___ Texto fornecido

Para quê ir à escola se não haverá futuro?

Esta é uma enorme lição de responsabilidade que estes jovens estão a dar perante a irresponsabilidade de uma elite mundial que lhes falha, agarrada à ideia de que o planeta é apenas seu.

Lembro-me da primeira vez que participei numa greve. Tinha 13 anos, estava no 7.º ano e juntei-me à luta contra a Prova Geral de Acesso (PGA). Da minha turma, apenas eu e um amigo decidimos faltar às aulas naquele dia. A conversa de que éramos demasiado novos e que a PGA só se aplicava no final do secundário pressionou o resto dos colegas para aulas. Ficámos dois miúdos no meio dos graúdos, porque era assim que víamos e éramos vistos entre os alunos mais velhos. Faltava-nos tamanho, mas não a convicção.

Pouco tempo depois chamavam rasca à minha geração e desprezavam as nossas aspirações a um ensino de qualidade, sem propinas. Foi outra fase da criação da consciência política e de um ativismo juvenil e estudantil marcante. Este ativismo, que muitos desejam do passado, regenera-se nos dias que correm, numa prova de vitalidade inspiradora.

______
___ Material fornecido

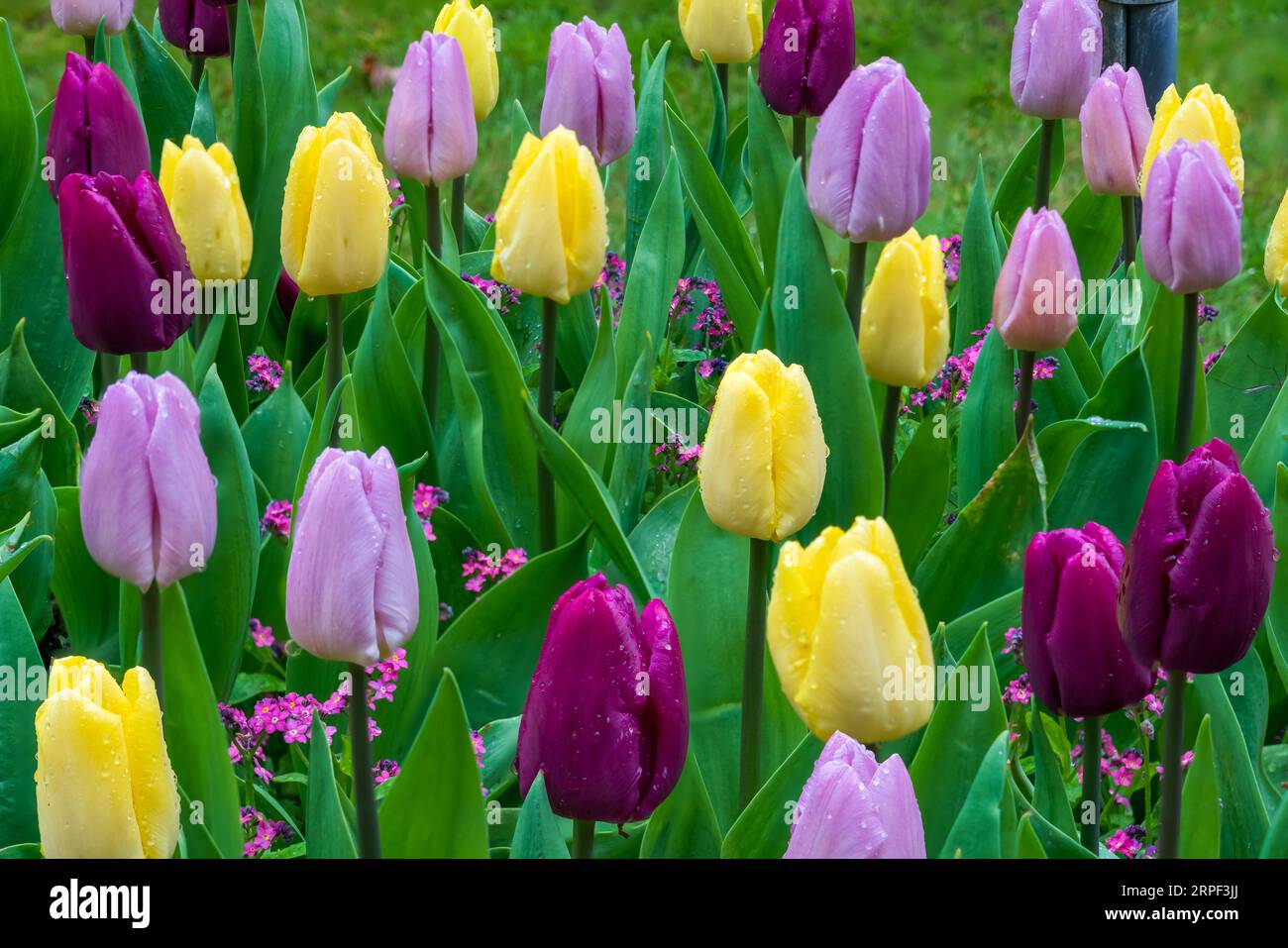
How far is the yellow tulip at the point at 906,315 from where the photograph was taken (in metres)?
2.18

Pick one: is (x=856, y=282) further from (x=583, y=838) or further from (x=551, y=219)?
(x=583, y=838)

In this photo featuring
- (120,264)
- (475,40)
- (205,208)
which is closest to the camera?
(120,264)

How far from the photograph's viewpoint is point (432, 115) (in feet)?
8.29

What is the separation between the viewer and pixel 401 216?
11.1 feet

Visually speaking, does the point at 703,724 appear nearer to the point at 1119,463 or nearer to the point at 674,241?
the point at 1119,463

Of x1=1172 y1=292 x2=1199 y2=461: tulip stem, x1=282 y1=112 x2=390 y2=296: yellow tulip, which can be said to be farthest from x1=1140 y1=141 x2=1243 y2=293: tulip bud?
x1=282 y1=112 x2=390 y2=296: yellow tulip

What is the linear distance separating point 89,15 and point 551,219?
4.16 feet

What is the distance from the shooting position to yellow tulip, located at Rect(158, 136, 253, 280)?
2287mm

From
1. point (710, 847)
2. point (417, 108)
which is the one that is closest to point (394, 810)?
point (710, 847)

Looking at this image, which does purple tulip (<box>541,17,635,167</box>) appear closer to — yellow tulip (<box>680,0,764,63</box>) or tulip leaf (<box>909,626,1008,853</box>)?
yellow tulip (<box>680,0,764,63</box>)

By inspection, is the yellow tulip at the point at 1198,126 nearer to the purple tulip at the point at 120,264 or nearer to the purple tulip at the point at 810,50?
the purple tulip at the point at 810,50

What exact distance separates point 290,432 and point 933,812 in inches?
46.2

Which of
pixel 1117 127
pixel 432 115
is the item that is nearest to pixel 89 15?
pixel 432 115

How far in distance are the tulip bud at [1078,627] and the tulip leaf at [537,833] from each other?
0.47m
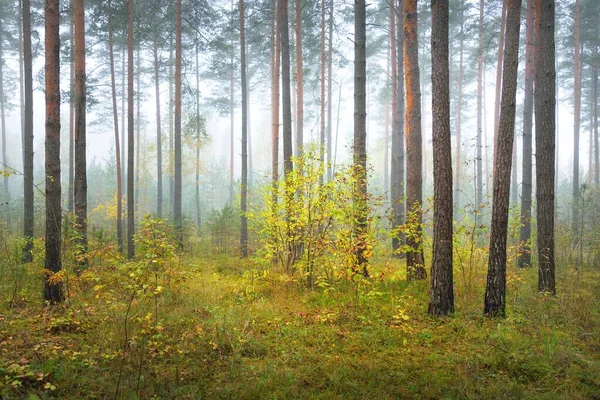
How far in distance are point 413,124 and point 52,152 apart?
8.24m

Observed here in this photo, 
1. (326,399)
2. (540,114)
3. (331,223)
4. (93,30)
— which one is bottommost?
(326,399)

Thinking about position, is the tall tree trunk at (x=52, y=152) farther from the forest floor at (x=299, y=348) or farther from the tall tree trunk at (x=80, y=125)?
the tall tree trunk at (x=80, y=125)

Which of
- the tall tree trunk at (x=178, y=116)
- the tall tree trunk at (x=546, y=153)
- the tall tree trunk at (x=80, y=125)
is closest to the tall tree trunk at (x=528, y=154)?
the tall tree trunk at (x=546, y=153)

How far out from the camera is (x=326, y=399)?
3.58m

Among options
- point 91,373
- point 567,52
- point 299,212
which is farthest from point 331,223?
point 567,52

______

Tarefas a realizar:
(a) Responda, com base no texto, às perguntas seguintes:
(i) Que idade e que ano de escolaridade se indicam para a primeira participação numa greve?
(ii) Contra que prova era essa luta?
(iii) Que nome se chamava à geração mencionada no último parágrafo?
(b) Copie do texto o trecho que começa em "Pouco tempo depois" e vai até "de vitalidade inspiradora.".

Respostas escritas:
(a)
(i) 13 anos, no 7.º ano.
(ii) Contra a Prova Geral de Acesso (PGA).
(iii) Chamavam-lhe "rasca".

(b)
Pouco tempo depois chamavam rasca à minha geração e desprezavam as nossas aspirações a um ensino de qualidade, sem propinas. Foi outra fase da criação da consciência política e de um ativismo juvenil e estudantil marcante. Este ativismo, que muitos desejam do passado, regenera-se nos dias que correm, numa prova de vitalidade inspiradora.